Source passage:
* Start *

Ian Reynolds (left) meets Mavis and Jack Lee

I‘LL OWN UP NOW, lest there be any doubt. I’m a big fan of Jack and Mavis. Without these two, I - for one- would never have had the chance to experience the music I came to love. And if that sounds like sugar-coated award ceremony ‘speak’, tough. It’s true.

If there was any justice in the world, J&M would live in some mansion - preferably within hobbling distance of Nashville - and tonight’s interview would be with some style icon from ‘Hello’ magazine and not this scruffy, unshaven oik from NWBN. But there ain’t no justice in the world, so there I was in their cosy end terrace on the edge of Heywood.

“The Way We Were!” 1955

Jack’s 72 now, and due to have a hip replacement operation in April. But it’s he who shambles to the door to let me in, roaring with laughter. He’s the picture of health, despite everything. With his huge, snow white beard and his jolly, musical laugh; he’s the Father Christmas from central casting. Mavis is a bundle of energy, as ever. She’s already had a hip replacement, but she teaches line dancing twice a week, so there’s hope for Jack. I’ve known these two for over 20 years and I’ve never seen them apart.

Jack and Mavis have bounced through life like a pinball. Hardly anything they’ve done was planned; things just seemed to happen to them. No wonder, when they formed a group with daughter Anita and banjo player Bob, they called it ‘Hap-Hazard’.

* End *

Data listing:

* Start *

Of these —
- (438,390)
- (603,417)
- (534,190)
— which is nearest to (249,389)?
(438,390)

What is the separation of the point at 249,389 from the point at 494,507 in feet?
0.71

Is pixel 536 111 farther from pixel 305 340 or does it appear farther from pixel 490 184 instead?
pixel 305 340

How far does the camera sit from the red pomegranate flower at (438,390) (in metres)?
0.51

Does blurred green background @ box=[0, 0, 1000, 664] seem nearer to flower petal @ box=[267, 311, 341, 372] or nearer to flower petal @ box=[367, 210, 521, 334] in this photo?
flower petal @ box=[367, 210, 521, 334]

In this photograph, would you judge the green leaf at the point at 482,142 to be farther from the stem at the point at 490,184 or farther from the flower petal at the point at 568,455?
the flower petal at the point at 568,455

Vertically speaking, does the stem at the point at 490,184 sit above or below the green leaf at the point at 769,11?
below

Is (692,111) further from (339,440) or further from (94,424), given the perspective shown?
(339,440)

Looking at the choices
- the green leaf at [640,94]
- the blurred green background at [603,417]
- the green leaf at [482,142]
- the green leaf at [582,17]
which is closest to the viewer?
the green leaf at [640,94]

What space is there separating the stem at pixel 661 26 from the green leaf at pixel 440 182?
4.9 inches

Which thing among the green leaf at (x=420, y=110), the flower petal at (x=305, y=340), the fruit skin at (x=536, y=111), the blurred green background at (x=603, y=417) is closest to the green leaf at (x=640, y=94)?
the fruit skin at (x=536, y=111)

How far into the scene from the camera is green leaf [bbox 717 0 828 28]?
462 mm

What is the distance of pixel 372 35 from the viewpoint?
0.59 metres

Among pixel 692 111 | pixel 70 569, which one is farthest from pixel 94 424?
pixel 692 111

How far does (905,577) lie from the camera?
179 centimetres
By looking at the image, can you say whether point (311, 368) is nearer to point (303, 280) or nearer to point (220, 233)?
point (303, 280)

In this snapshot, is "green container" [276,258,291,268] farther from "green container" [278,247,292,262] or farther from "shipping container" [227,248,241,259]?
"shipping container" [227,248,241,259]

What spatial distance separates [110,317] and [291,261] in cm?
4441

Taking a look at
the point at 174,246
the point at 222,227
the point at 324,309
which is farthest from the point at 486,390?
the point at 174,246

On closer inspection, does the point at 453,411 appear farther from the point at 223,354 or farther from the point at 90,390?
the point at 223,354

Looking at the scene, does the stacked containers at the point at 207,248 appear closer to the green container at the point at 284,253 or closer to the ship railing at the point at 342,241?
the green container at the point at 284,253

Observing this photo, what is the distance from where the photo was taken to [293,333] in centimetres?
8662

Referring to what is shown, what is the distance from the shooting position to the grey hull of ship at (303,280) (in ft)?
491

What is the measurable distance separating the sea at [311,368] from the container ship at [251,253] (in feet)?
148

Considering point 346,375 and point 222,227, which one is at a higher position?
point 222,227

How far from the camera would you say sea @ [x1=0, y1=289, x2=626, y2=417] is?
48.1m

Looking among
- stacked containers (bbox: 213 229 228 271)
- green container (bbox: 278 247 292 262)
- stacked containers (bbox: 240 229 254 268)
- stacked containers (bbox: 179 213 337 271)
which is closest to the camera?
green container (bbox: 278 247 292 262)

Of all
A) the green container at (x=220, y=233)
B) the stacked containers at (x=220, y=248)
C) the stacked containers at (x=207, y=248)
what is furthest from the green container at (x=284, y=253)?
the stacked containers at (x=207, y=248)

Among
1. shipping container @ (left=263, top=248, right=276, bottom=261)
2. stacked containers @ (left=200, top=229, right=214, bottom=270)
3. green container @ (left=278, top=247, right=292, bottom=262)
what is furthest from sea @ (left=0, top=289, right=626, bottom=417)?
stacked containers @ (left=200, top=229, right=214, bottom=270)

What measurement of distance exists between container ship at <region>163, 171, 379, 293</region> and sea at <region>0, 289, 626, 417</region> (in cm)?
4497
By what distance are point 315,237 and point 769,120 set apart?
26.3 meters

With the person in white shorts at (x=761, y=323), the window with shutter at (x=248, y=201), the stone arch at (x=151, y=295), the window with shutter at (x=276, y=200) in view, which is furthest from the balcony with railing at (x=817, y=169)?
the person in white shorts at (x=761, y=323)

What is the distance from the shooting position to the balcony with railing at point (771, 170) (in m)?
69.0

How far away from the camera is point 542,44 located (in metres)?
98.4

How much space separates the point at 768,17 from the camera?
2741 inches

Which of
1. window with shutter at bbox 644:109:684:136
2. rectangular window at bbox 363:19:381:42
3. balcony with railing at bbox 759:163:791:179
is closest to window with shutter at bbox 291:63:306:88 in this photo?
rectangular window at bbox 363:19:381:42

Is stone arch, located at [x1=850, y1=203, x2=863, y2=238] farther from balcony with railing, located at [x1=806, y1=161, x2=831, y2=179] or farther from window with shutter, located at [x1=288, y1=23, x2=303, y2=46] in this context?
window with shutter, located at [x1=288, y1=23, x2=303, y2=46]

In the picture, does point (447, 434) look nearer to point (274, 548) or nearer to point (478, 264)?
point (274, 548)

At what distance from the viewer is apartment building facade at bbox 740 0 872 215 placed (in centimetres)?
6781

* End *

What is asked:
1. Decide whether each statement agrees with the profile of Jack and Mavis: (a) Jack is due to have a hip replacement operation in April; (b) Mavis teaches line dancing three times a week; (c) the interview took place in a mansion near Nashville. Answer yes or no for each and quote the deciding words.
2. Rewrite the part of the profile of Jack and Mavis that opens with the words containing "Jack’s 72 now, and" and closes with "called it ‘Hap-Hazard’.", changing "pinball" to "rubber ball".
3. Extend the profile of Jack and Mavis, picking up after its last sentence.

Responses for each task:
1.
(a) Yes: "Jack’s 72 now, and due to have a hip replacement operation in April."
(b) No: "she teaches line dancing twice a week"
(c) No: "there I was in their cosy end terrace on the edge of Heywood."

2.
Jack’s 72 now, and due to have a hip replacement operation in April. But it’s he who shambles to the door to let me in, roaring with laughter. He’s the picture of health, despite everything. With his huge, snow white beard and his jolly, musical laugh; he’s the Father Christmas from central casting. Mavis is a bundle of energy, as ever. She’s already had a hip replacement, but she teaches line dancing twice a week, so there’s hope for Jack. I’ve known these two for over 20 years and I’ve never seen them apart.

Jack and Mavis have bounced through life like a rubber ball. Hardly anything they’ve done was planned; things just seemed to happen to them. No wonder, when they formed a group with daughter Anita and banjo player Bob, they called it ‘Hap-Hazard’.

3.
Jack was a late starter as a musician.”My brother had a guitar, but he couldn’t do it. After he died, I sort of inherited it. I also inherited the cub pack he’d been running.” There’s barely a trace of whistfulness in his eyes at the memory of this distant sadness, but Jack ends his little pause for thought with a gag, as usual. “That guitar were’t first o’ many” he smiles. “Ee...” he remembers, “... and they were all crap!” He cracks up with laughter.” Any’ow, one of the boys said that his dad could play. I said: ‘Fetch him next week’. He was an ex-scout, so he came along and taught me all three chords! So I started a hill-billy group to play at scout do's. This was the early 50’s. It was Hank Williams stuff then. Then skiffle happened, and we were ready for it! We had a box bass and a rubbing board and we called ourselves ‘The Corncrackers’.”
Jack was 27.

And a great deal of fun was had by all. More proficient (and aware of a certain earning potential), Jack played rhythm guitar for a harmonica outfit called ‘Melharmonics’. It was in the bands’ breaks that Mavis and Jack first sang their songs. “Carter Family” says Mavis. “Dixie Darlin’, Hello Stranger, stuff like that. No-one had heard them then.” Jack - a fitter by trade - was working at A.V.Roe’s, and a mate volunteered to take the couple to The York Club in Manchester’s Bootle Street - the North’s first Country Club.


At the MSG Club, Manchester - note the mics!

“We’d take our instruments on the basis that if we did a turn we’d get in for free” Jack chuckles. “We were Rochdale’s Micky and Griff!” They became regulars, their diet of Carter Family and Jimmy Rogers proving popular with the punters. Jack began to bombard the BBC with requests for an audition. They had a lot going for them.

“I was unique” says Mavis - sublimely unaware that she still is unique - “Because I was a woman playing guitar and banjo. That was unheard of.” They got their radio break - that’s when they were described as ‘The North’s Number One Western Double Act’ - but, unfortunately, it was a one-off. Did they ever think of going pro? “I were just a housewife” says Mavis. “Besides, we weren’t on the phone then.”

Next came the legendary MSG (Manchester Sports Guild) club in Manchester. “We were the main turn on alternate weeks” Jack tells me. “We got £4 a night. But we’d turn up the next week, with our gear, as always. Jenks would ask, ‘Will you do me a couple of songs for thirty bob?’!”

“We learned a lot about running a club then” adds Mavis. But running a club would come later. Meanwhile, they travelled to working men’s club gigs in a motor bike and side car. “They didn’t know what’d hit them!”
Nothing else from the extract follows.